Вынесенные в заглавие раздела термины политики — одни из центральных для изучения феномена власти, а потому весьма сложны для понимания. Принято считать, что существует три мотивации носителя властных функций: желание господствовать — эгоистический фактор; намерение сделать благо другому — альтруистический (бескорыстный) фактор; стремление вписаться в освященный свыше круг любой власти. Выше говорилось, что сущность собственно политической власти — в ее функции главного средства (посредника), позволяющего осмысленно соединить усилия многих людей для реализации согласованных или, по меньшей мере, принимаемых ими целей. Значит, в этом состоит и ее мотивация в целом: данная власть возникла в силу необходимости преодоления беспорядка путем налаживания взаимодействия людей, а тем самым ради упорядочения общественных процессов, создания основ для их предсказуемости. Посредник подобных взаимодействий должен быть выверен и его эффективность — проконтролирована. Это важно для того, чтобы оценить деятельность людей (выполнение или невыполнение обязательств) как совокупность поступков справедливых (оправданных) и несправедливых, а также максимально повысить их результативность.
Категория авторитета*, которую многие политологи вслед за Вебером считают ближайшей к термину господство, очень часто используется в политологии. Но продолжаются споры о ее действительном современном содержании. По одним мнениям, авторитет есть форма осуществления власти наряду с косвенным влиянием, принудительным контролем, насилием и т.п. По другим — авторитет означает принятое народом руководство, обладающее способностью направлять действия и мысли других политических акторов без употребления принуждения или насилия. В третьем толковании авторитет рассматривается в качестве одного из источников власти, и здесь уже власть становится в свою очередь формой реализации авторитета.

» Представленные данные:
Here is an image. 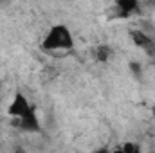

» Задание: Перепишите без изменений фрагмент отрывка о власти, начиная со слов «Категория авторитета*, которую» и заканчивая словами «формой реализации авторитета.».

» Ответ к заданию:
Категория авторитета*, которую многие политологи вслед за Вебером считают ближайшей к термину господство, очень часто используется в политологии. Но продолжаются споры о ее действительном современном содержании. По одним мнениям, авторитет есть форма осуществления власти наряду с косвенным влиянием, принудительным контролем, насилием и т.п. По другим — авторитет означает принятое народом руководство, обладающее способностью направлять действия и мысли других политических акторов без употребления принуждения или насилия. В третьем толковании авторитет рассматривается в качестве одного из источников власти, и здесь уже власть становится в свою очередь формой реализации авторитета.